Dalla dissoluzione della fortezza ebbero origine gli embrioni degli Stati nazionali. Finché nel XVI secolo si ebbe una parziale, effimera riunificazione sotto lo scettro di Carlo V, erede dei possedimenti absburgici, della corona imperiale tedesca, del regno spagnolo e dei possedimenti italiani. La Francia contrastò questa egemonia, che comunque scomparve col suo protagonista. E proprio dalla Francia partì l'ultimo tentativo, quello napoleonico, condotto in nome dei diritti dell'uomo e del codice civile, ma imposto con le baionette. Anche l'Europa del Corso non fu molto dissimile da quella degli Undici: ne rimasero fuori, ostili, e infine vincitrici, Inghilterra e Russia, oltre all'Impero ottomano.
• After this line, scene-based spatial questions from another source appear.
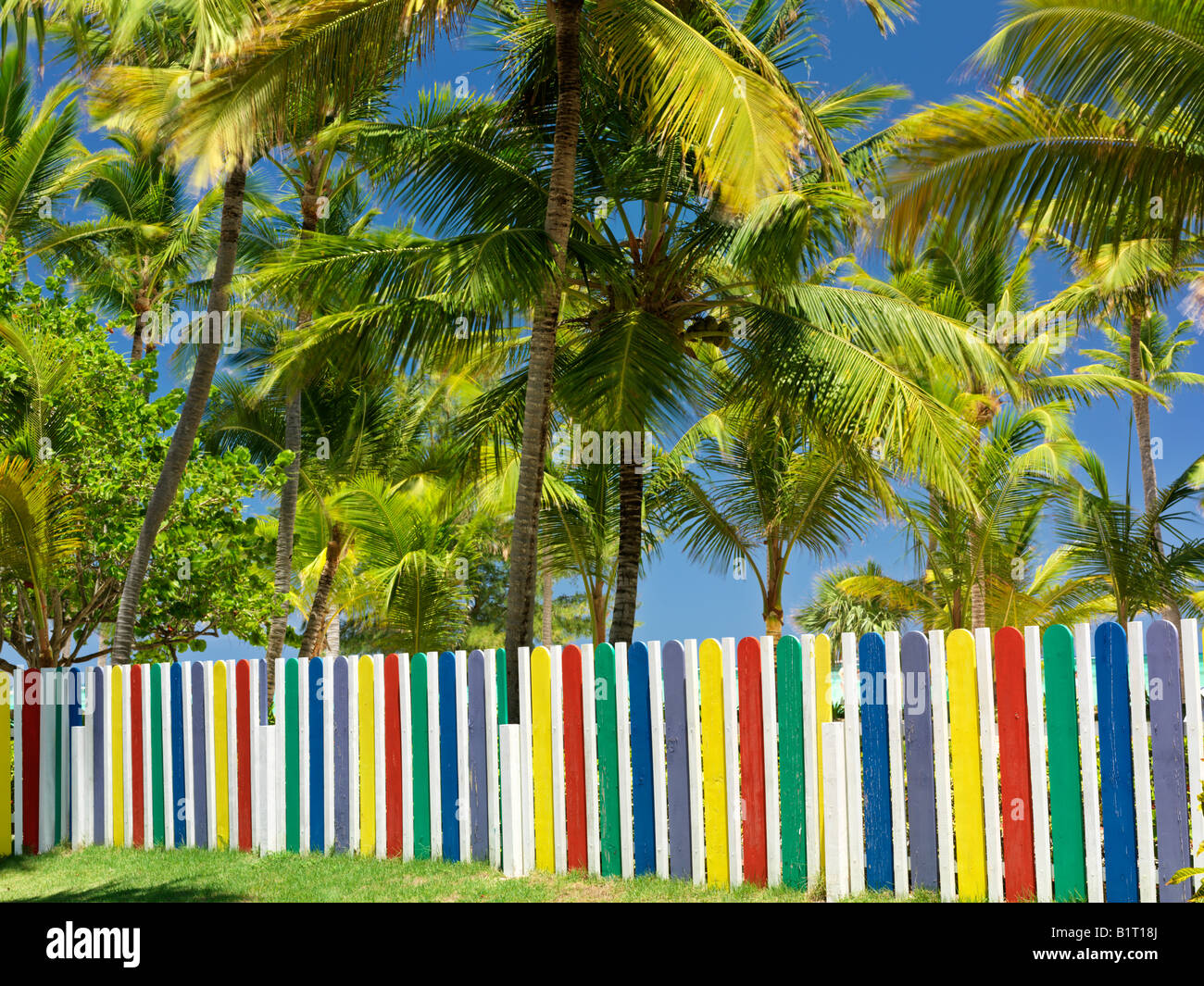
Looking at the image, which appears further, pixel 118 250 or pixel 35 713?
pixel 118 250

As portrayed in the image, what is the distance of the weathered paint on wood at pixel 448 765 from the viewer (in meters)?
7.69

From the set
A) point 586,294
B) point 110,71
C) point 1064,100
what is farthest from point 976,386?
point 110,71

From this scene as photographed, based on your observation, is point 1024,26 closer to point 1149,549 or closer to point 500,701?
point 500,701

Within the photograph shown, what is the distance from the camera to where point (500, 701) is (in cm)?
780

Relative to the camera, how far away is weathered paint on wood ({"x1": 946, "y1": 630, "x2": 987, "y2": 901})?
584cm

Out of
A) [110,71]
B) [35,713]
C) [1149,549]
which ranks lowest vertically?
[35,713]

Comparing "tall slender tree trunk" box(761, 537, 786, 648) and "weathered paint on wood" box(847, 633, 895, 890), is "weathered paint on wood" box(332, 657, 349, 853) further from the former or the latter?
"tall slender tree trunk" box(761, 537, 786, 648)

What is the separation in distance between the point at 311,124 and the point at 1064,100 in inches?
247

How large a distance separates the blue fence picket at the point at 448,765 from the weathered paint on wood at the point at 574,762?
0.87 m

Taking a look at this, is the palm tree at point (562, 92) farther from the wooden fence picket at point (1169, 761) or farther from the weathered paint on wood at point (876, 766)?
the wooden fence picket at point (1169, 761)

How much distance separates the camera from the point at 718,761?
667 cm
Il nostro secolo ha visto il suicidio collettivo dell'Europa, devastata da due guerre mondiali e da conflitti armati fratricidi. Su tante ceneri è germogliato l'Euro, mentre il mondo anglosassone resta in bilico - in una Manica sempre più larga - fra l'attrazione fatale della fossa atlantica e la forza di gravità della pozzanghera mediterranea; e il mondo scandinavo continua a scricchiolare sinistramente sotto il suo lentissimo disgelo.
E tuttavia, è dai tempi della pace di Westfalia, che mise fine ai massacri granguignoleschi della Guerra dei Trent'Anni, che non si verificava una sfida pacifica come quella attuale. Che, se non fallirà, sprofondando nei vortici di un maligno maëlström le terre dalle Colonne d'Ercole al Corno d'Oro, smentirà forse per sempre le profezie di Paul Valéry, che immaginava l'Europa promontorio dell'Asia, e di Alberto Savinio, che la prevedeva immensa e sanguinaria Balcania.